[Stored data]
- Opening Delimiter -

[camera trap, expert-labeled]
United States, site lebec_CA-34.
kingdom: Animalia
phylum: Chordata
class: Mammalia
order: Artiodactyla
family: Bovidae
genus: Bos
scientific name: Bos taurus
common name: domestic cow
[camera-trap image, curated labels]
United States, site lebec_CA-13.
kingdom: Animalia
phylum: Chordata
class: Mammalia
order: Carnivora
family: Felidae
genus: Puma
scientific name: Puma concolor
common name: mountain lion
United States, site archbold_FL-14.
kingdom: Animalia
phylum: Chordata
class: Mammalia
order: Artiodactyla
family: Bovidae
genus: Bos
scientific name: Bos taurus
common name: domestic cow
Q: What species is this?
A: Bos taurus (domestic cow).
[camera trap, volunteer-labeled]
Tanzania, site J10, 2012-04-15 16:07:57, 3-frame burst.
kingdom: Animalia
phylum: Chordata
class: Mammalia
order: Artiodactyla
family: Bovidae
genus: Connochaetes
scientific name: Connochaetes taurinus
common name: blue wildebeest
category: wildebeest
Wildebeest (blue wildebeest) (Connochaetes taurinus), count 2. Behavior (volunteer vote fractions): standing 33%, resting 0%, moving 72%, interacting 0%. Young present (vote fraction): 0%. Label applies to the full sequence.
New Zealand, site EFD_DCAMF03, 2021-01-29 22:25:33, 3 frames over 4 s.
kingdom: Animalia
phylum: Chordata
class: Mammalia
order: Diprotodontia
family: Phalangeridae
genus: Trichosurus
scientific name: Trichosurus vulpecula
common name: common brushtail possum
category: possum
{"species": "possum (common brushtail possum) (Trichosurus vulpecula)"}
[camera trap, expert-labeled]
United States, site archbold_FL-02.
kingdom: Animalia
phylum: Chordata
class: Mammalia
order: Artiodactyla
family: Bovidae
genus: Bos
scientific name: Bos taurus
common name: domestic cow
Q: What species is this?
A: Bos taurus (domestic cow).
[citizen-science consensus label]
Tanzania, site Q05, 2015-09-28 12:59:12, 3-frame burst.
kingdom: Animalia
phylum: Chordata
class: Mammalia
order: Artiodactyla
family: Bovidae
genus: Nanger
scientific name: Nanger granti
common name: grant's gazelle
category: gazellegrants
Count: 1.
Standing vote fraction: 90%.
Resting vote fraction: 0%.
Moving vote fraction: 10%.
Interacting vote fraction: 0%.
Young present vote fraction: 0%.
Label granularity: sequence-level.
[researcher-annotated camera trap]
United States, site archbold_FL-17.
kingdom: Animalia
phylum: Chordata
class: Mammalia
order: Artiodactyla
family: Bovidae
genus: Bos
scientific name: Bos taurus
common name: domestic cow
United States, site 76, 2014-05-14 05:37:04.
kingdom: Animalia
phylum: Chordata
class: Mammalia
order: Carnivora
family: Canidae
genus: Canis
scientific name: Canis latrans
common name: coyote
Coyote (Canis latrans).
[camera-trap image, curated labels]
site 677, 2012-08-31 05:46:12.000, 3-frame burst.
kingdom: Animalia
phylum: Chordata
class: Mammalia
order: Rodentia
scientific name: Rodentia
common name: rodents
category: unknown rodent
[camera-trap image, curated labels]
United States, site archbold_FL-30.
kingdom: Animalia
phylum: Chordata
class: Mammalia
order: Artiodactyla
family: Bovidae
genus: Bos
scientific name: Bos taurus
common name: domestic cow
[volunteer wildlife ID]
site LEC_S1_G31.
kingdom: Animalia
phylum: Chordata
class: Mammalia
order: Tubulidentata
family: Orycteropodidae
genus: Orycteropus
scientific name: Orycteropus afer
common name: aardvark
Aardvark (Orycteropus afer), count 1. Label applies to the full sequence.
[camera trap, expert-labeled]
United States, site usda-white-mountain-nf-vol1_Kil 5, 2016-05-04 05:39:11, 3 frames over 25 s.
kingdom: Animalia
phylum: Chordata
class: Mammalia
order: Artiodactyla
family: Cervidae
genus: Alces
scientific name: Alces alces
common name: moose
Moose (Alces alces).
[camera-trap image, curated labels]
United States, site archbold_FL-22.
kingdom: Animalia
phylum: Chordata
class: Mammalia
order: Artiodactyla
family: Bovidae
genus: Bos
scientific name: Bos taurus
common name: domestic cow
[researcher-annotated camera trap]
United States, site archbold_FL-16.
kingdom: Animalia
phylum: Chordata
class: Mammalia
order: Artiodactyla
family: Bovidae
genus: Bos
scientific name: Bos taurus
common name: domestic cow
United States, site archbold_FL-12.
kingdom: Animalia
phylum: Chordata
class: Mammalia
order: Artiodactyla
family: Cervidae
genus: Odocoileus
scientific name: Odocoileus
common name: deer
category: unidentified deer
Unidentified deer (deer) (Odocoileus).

- Closing Delimiter -

● **EXERCISE INSTRUCTIONS**: Repeat all of the records above exactly as they appear.

● **RESPONSE TO THIS TASK**:
[camera trap, expert-labeled]
United States, site lebec_CA-34.
kingdom: Animalia
phylum: Chordata
class: Mammalia
order: Artiodactyla
family: Bovidae
genus: Bos
scientific name: Bos taurus
common name: domestic cow
[camera-trap image, curated labels]
United States, site lebec_CA-13.
kingdom: Animalia
phylum: Chordata
class: Mammalia
order: Carnivora
family: Felidae
genus: Puma
scientific name: Puma concolor
common name: mountain lion
United States, site archbold_FL-14.
kingdom: Animalia
phylum: Chordata
class: Mammalia
order: Artiodactyla
family: Bovidae
genus: Bos
scientific name: Bos taurus
common name: domestic cow
Q: What species is this?
A: Bos taurus (domestic cow).
[camera trap, volunteer-labeled]
Tanzania, site J10, 2012-04-15 16:07:57, 3-frame burst.
kingdom: Animalia
phylum: Chordata
class: Mammalia
order: Artiodactyla
family: Bovidae
genus: Connochaetes
scientific name: Connochaetes taurinus
common name: blue wildebeest
category: wildebeest
Wildebeest (blue wildebeest) (Connochaetes taurinus), count 2. Behavior (volunteer vote fractions): standing 33%, resting 0%, moving 72%, interacting 0%. Young present (vote fraction): 0%. Label applies to the full sequence.
New Zealand, site EFD_DCAMF03, 2021-01-29 22:25:33, 3 frames over 4 s.
kingdom: Animalia
phylum: Chordata
class: Mammalia
order: Diprotodontia
family: Phalangeridae
genus: Trichosurus
scientific name: Trichosurus vulpecula
common name: common brushtail possum
category: possum
{"species": "possum (common brushtail possum) (Trichosurus vulpecula)"}
[camera trap, expert-labeled]
United States, site archbold_FL-02.
kingdom: Animalia
phylum: Chordata
class: Mammalia
order: Artiodactyla
family: Bovidae
genus: Bos
scientific name: Bos taurus
common name: domestic cow
Q: What species is this?
A: Bos taurus (domestic cow).
[citizen-science consensus label]
Tanzania, site Q05, 2015-09-28 12:59:12, 3-frame burst.
kingdom: Animalia
phylum: Chordata
class: Mammalia
order: Artiodactyla
family: Bovidae
genus: Nanger
scientific name: Nanger granti
common name: grant's gazelle
category: gazellegrants
Count: 1.
Standing vote fraction: 90%.
Resting vote fraction: 0%.
Moving vote fraction: 10%.
Interacting vote fraction: 0%.
Young present vote fraction: 0%.
Label granularity: sequence-level.
[researcher-annotated camera trap]
United States, site archbold_FL-17.
kingdom: Animalia
phylum: Chordata
class: Mammalia
order: Artiodactyla
family: Bovidae
genus: Bos
scientific name: Bos taurus
common name: domestic cow
United States, site 76, 2014-05-14 05:37:04.
kingdom: Animalia
phylum: Chordata
class: Mammalia
order: Carnivora
family: Canidae
genus: Canis
scientific name: Canis latrans
common name: coyote
Coyote (Canis latrans).
[camera-trap image, curated labels]
site 677, 2012-08-31 05:46:12.000, 3-frame burst.
kingdom: Animalia
phylum: Chordata
class: Mammalia
order: Rodentia
scientific name: Rodentia
common name: rodents
category: unknown rodent
[camera-trap image, curated labels]
United States, site archbold_FL-30.
kingdom: Animalia
phylum: Chordata
class: Mammalia
order: Artiodactyla
family: Bovidae
genus: Bos
scientific name: Bos taurus
common name: domestic cow
[volunteer wildlife ID]
site LEC_S1_G31.
kingdom: Animalia
phylum: Chordata
class: Mammalia
order: Tubulidentata
family: Orycteropodidae
genus: Orycteropus
scientific name: Orycteropus afer
common name: aardvark
Aardvark (Orycteropus afer), count 1. Label applies to the full sequence.
[camera trap, expert-labeled]
United States, site usda-white-mountain-nf-vol1_Kil 5, 2016-05-04 05:39:11, 3 frames over 25 s.
kingdom: Animalia
phylum: Chordata
class: Mammalia
order: Artiodactyla
family: Cervidae
genus: Alces
scientific name: Alces alces
common name: moose
Moose (Alces alces).
[camera-trap image, curated labels]
United States, site archbold_FL-22.
kingdom: Animalia
phylum: Chordata
class: Mammalia
order: Artiodactyla
family: Bovidae
genus: Bos
scientific name: Bos taurus
common name: domestic cow
[researcher-annotated camera trap]
United States, site archbold_FL-16.
kingdom: Animalia
phylum: Chordata
class: Mammalia
order: Artiodactyla
family: Bovidae
genus: Bos
scientific name: Bos taurus
common name: domestic cow
United States, site archbold_FL-12.
kingdom: Animalia
phylum: Chordata
class: Mammalia
order: Artiodactyla
family: Cervidae
genus: Odocoileus
scientific name: Odocoileus
common name: deer
category: unidentified deer
Unidentified deer (deer) (Odocoileus).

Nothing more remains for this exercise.